SHORT PROBLEM:
Find every line in the items below that contains the word "bench" and copy each of those lines in full. Case counts.

EXCERPTED RECORDS:
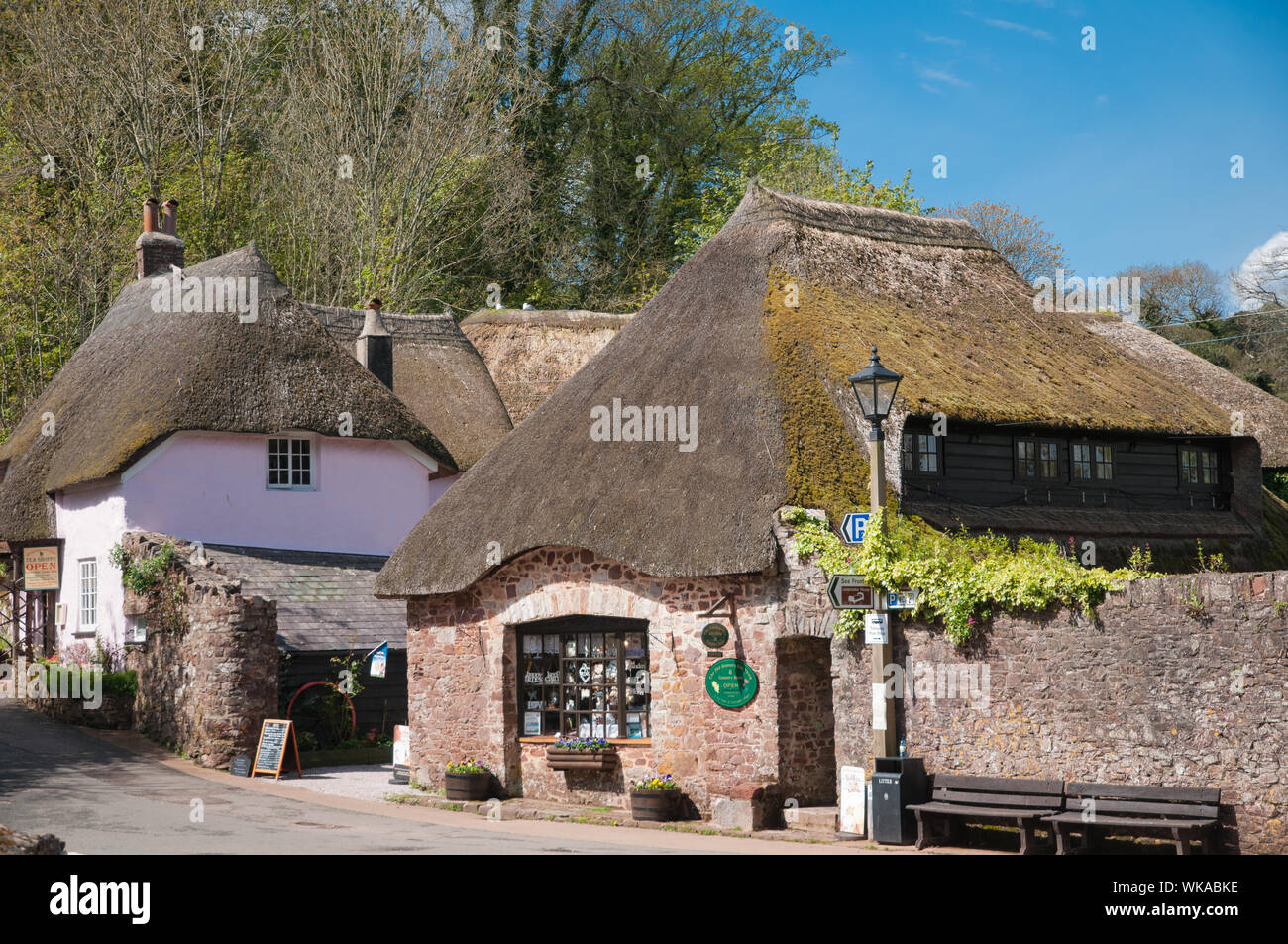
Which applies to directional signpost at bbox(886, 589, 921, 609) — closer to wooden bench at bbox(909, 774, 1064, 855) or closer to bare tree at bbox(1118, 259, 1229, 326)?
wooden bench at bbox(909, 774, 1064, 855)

* * *

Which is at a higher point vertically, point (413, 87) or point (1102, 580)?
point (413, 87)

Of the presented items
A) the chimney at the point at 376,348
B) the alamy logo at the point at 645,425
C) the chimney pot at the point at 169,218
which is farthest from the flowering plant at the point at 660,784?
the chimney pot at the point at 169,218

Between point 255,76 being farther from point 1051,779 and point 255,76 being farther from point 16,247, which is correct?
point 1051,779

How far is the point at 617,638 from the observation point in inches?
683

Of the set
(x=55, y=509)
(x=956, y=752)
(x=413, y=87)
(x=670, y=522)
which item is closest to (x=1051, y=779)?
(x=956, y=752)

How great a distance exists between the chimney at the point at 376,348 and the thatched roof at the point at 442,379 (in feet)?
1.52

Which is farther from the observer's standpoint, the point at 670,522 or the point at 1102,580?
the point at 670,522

FINAL RESULT:
Which applies to directional signpost at bbox(886, 589, 921, 609) — closer to wooden bench at bbox(909, 774, 1064, 855) or closer to bare tree at bbox(1118, 259, 1229, 326)?
wooden bench at bbox(909, 774, 1064, 855)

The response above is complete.